Outcome: Small declines in accuracy; revealed overreliance on answer position and formatting.
“Shuffling the options caused modest declines in accuracy for most models, revealing a reliance on positional cues and answer formatting.” — Stephen A [10:53]
Test: Replacing incorrect answers with unrelated distractors.
Outcome:
“Unknown” as Distractor:
“The models treated ‘unknown’ as an easily eliminated incorrect option… confirming that frontier models treat ‘unknown’ as a semantic distractor rather than a functional pathway for expressing uncertainty.” — Stephen A [12:01]

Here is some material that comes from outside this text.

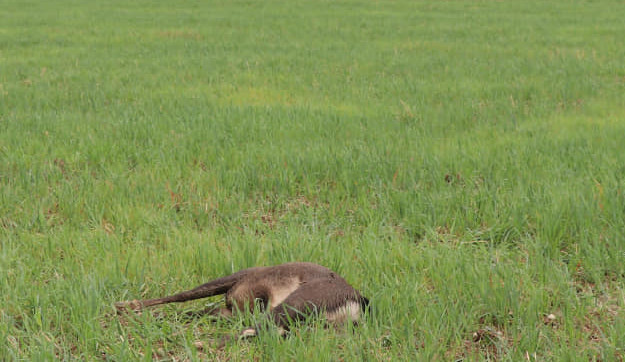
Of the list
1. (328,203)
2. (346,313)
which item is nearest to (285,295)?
(346,313)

Test: Replacing the correct clinical image with another plausible (but wrong) image.
Outcome:
“Standard clinical benchmarks overstate multimodal reasoning capacity… The models struggle to re-evaluate the clinical context when confronted with conflicting visual or textual evidence.” — Stephen A [15:43]
Test: Chain-of-thought prompting and manual audit.
Findings:
“Frontier models can produce highly convincing narratives that mask underlying reasoning errors or hallucinated features.” — Stephen A [18:09]
Fluency ≠ Clinical Validity:
Process: Structured rubric defined by clinicians rates benchmark complexity (reasoning vs. visual dependency).
Outcome:
“Treating all medical benchmarks as interchangeable indicators of medical readiness is a flawed approach.” — Stephen A [21:41]
Detailed Benchmark Metadata
“Case difficulty is very subjective and dynamic, meaning fixed complexity ratings offer limited utility… Abstract complexity scores provide little practical value in that regard.” — Stephen A [24:09]
Adversarial Stress Testing
“I fully agree this is something important for model developers to test and publish openly.” — Stephen A [25:20]
Context-Specific Evaluation
Current LLMs:
Safety and Clinical Utility:
“By implementing systematic stress testing, clinical metadata profiling, and robust uncertainty handling, the medical AI community can move beyond leaderboard optimization and build systems that are genuinely ready for safe… clinical deployment.” — Stephen A [28:15]
Call to Action:
On shortcut reliance:
“The models are frequently capable of guessing the correct diagnosis based on clinical context, disease prevalence and memorised associations within their training data rather than the actual diagnostic clinical image.” — Stephen A [06:00]
On uncertainty handling:
“GPT4O possessed superior uncertainty calibration and refusal handling, which are essential safety characteristics for anything looking for clinical deployment.” — Stephen A [09:40]
On explanation validity:
“Fluency in explanation doesn’t equal clinical validity. Frontier models can produce highly convincing narratives that mask underlying reasoning errors or hallucinated features.” — Stephen A [18:10]
On practical implications:
“Ultimately, these findings show that the current multimodal AI models possess impressive but brittle capabilities… their visual grounding remains very fragile and their self generated explanations are frequently unaligned with the actual decision making process.” — Stephen A [27:15]
Stephen A’s delivery is ultra-concise, high-yield, and clinically grounded. He maintains a critical perspective, highlighting both the promise and present limitations of medical AI, while centering patient safety and practical utility for busy healthcare professionals.
For deeper understanding, Stephen A recommends reading the full Nature Medicine article for more technical and methodological specifics.